George Weigel makes some recommendations for Christmas books today on First Things, and here's one of them:
Portrait of a Spy, by Daniel Silva (Harper): It’s hard not to get addicted to Silva’s Gabriel Allon novels of international skullduggery. James Bond and his supporting cast were cardboard cartoons compared to the fictional characters Dan Silva, a man with a well-calibrated moral compass, has created.

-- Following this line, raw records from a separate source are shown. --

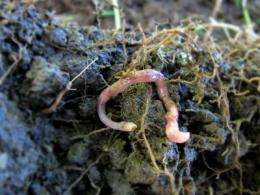 Mediterranean earthworm species found thriving in Ireland as global temperatures rise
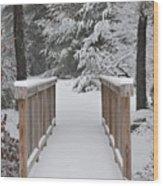 Snowy Path Wood Print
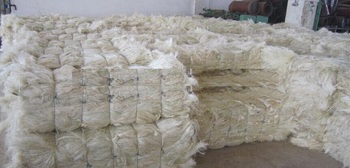 High quality sisal fibre / natural white color sisal fibre / sisal fiber ug grade for Gypsum factory price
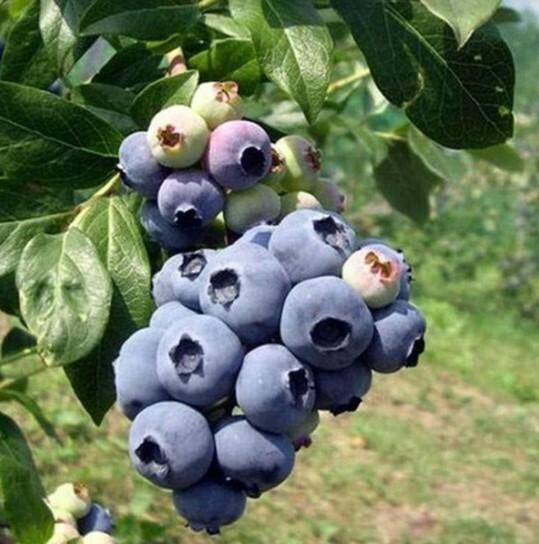 При правильном уходе с одного куста за 1 вегетационный период (календарный год) можно собрать до 5 кг ягод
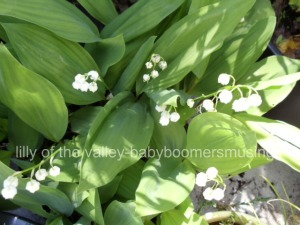 lilly of the valley-my garden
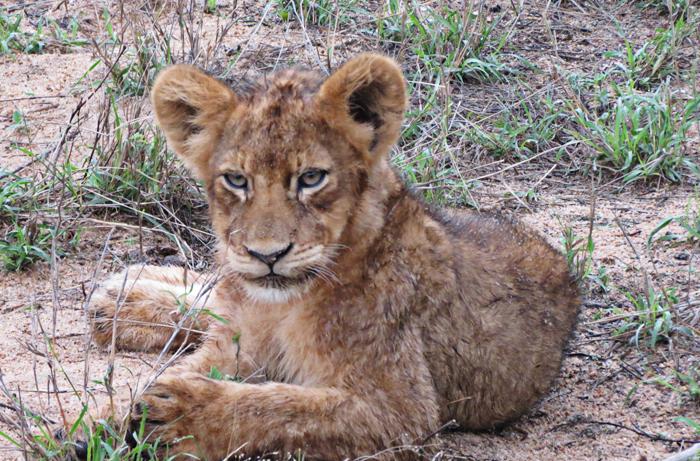 The Young Tsalala Lion Cub
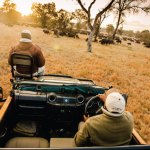 Sabi Sabi Private Game Reserve Game Drive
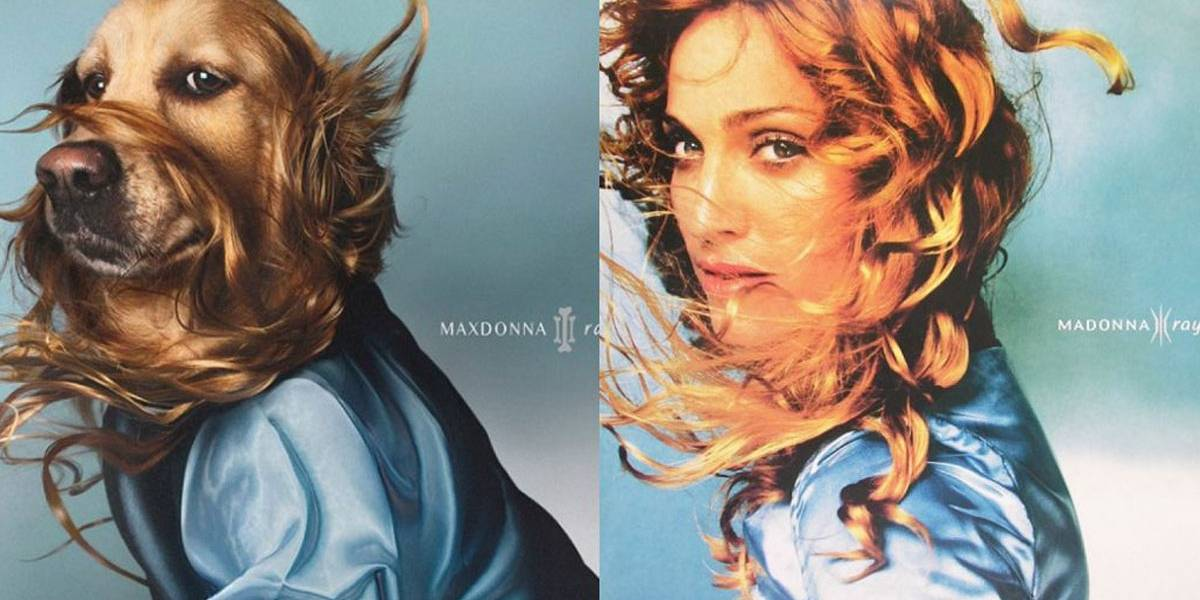 Fotógrafo francês faz releituras das poses clássicas de Madonna com seu cachorro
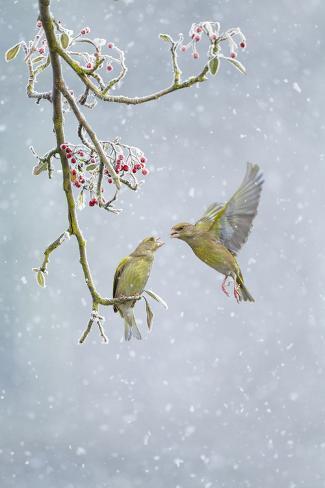 Greenfinch (Carduelis Chloris) Pair Fotografie-Druck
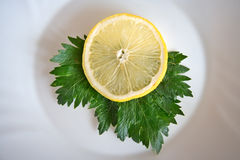 Lemon and parsley. Lemon slice and parsley leaf on plate Stock Image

Now, of course we shouldn't confuse the author Daniel Sliva with the fictional character Gabriel Allon, but if Silva actually approves of the things he has his character do, it's very disturbing that a Distinguished Senior Fellow of the Ethics and Public Policy Center (Weigel) thinks Silva has a "well-calibrated moral compass." In the last Silva novel I read (and I confess I find them great thrillers), Allon invents his own "enhanced interrogation technique," which he calls "fire boarding." He has people tied to chairs and positions them in front of a fireplace with a roaring fire. He then tips them into the fireplace so their faces are directly in the flames. He makes sure, when he shoots and kills the first one to be fire boarded, that blood spatters all over the next candidate. I checked Amazon to see if any other readers were as disturbed as I was about this, and one reader puts it better and more succinctly than I can:
A trained assassin who executed six of the terrorists who killed Israeli Olympic athletes in Munich, Allon is certainly no stranger to killing, but the body count in this novel is higher than I can ever remember in this series, with many of the assassinations being done by Gabriel Allon himself. More than thirty violent deaths occur during the novel as Allon tries to save his own world from disaster. One scene of torture involving Allon ("fire-boarding") is so stomach-turning—and, frankly, so sadistic—that it has permanently affected my view of Allon as a "hero." Silva does a terrific job of depicting the inner torments that drive Allon to such extremes, but while some may justify this torture scene in terms of the ends justifying the means, I found it so over-the-top that I could no longer excuse Allon's brutal responses, even considering his extreme stress.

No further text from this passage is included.